Required work → Gather every line in the items below that contains the string "dark", matching its case exactly.

Dataset →
--- start ---

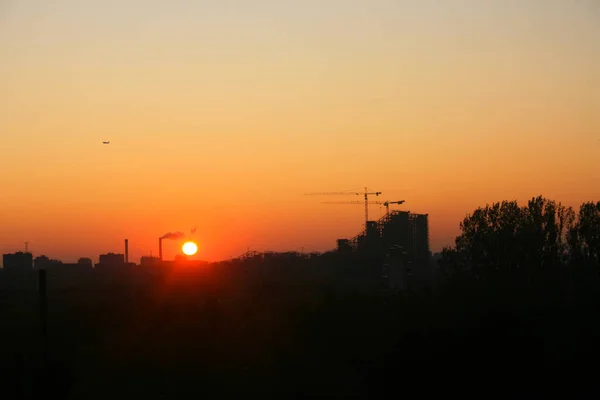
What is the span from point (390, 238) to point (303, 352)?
6821 cm

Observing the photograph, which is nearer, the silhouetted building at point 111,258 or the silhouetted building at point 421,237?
the silhouetted building at point 421,237

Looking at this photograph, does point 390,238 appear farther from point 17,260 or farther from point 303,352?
point 303,352

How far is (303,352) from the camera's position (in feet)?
57.2

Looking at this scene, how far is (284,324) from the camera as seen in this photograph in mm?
19594

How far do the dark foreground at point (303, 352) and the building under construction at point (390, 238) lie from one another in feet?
199

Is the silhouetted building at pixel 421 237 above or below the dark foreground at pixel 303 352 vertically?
above

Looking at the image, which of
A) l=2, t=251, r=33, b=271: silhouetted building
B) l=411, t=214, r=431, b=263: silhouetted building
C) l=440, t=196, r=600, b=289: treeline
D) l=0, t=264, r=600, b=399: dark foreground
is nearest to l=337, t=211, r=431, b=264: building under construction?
l=411, t=214, r=431, b=263: silhouetted building

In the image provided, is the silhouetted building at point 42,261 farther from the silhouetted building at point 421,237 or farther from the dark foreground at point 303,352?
the dark foreground at point 303,352

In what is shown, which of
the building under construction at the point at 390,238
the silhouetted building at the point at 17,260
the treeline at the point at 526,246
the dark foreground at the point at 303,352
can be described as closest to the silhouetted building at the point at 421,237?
the building under construction at the point at 390,238

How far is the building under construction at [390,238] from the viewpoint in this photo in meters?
84.0

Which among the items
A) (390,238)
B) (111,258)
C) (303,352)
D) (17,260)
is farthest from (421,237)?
(303,352)

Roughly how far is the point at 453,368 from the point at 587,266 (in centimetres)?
3187

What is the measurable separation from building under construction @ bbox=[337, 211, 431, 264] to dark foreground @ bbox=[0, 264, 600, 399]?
60528 millimetres

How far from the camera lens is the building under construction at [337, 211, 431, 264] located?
8400 cm
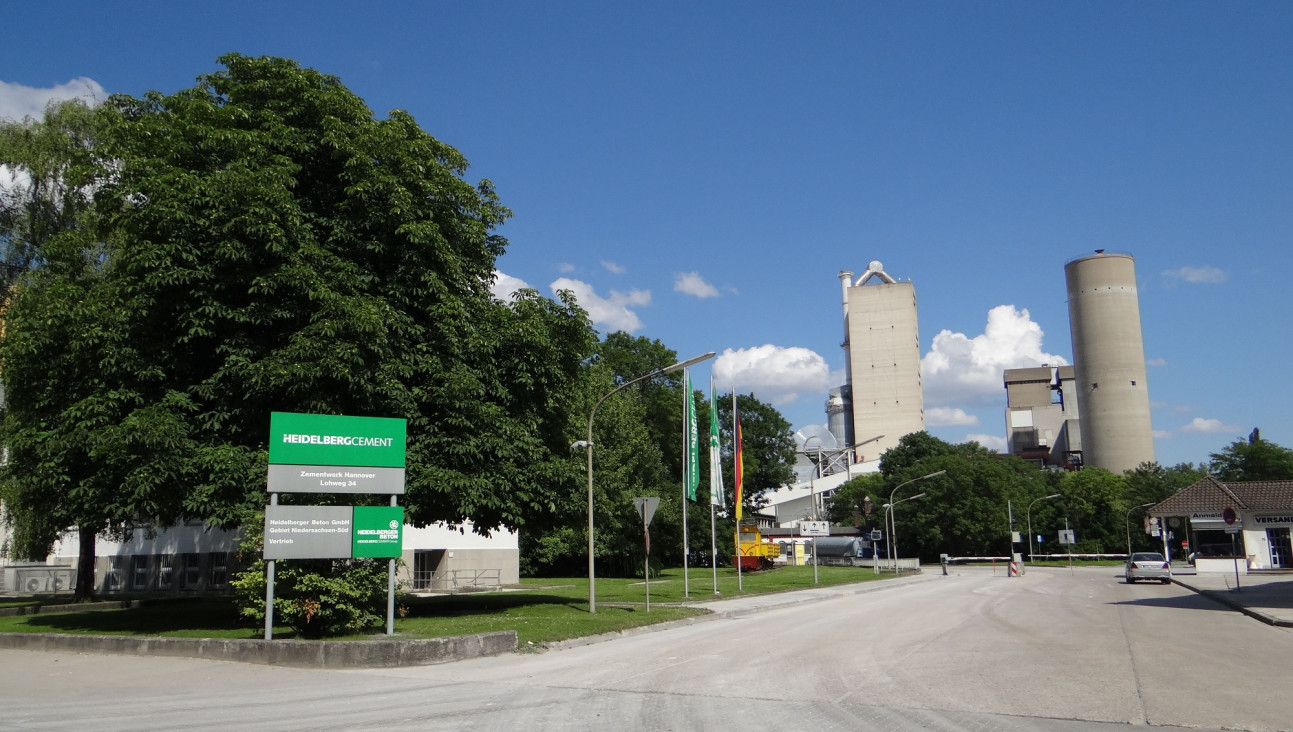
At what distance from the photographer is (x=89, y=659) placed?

--- end ---

Task output →
How far do the dark foreground at point (303, 352) and the building under construction at point (390, 238) lie from one another in feet?
Is the silhouetted building at pixel 421 237 above or below the dark foreground at pixel 303 352 vertically?
D) l=0, t=264, r=600, b=399: dark foreground
In the image provided, is the silhouetted building at point 42,261 farther from the silhouetted building at point 421,237 or farther from the dark foreground at point 303,352?
the dark foreground at point 303,352
the dark foreground at the point at 303,352
What is the measurable separation from building under construction @ bbox=[337, 211, 431, 264] to dark foreground @ bbox=[0, 264, 600, 399]?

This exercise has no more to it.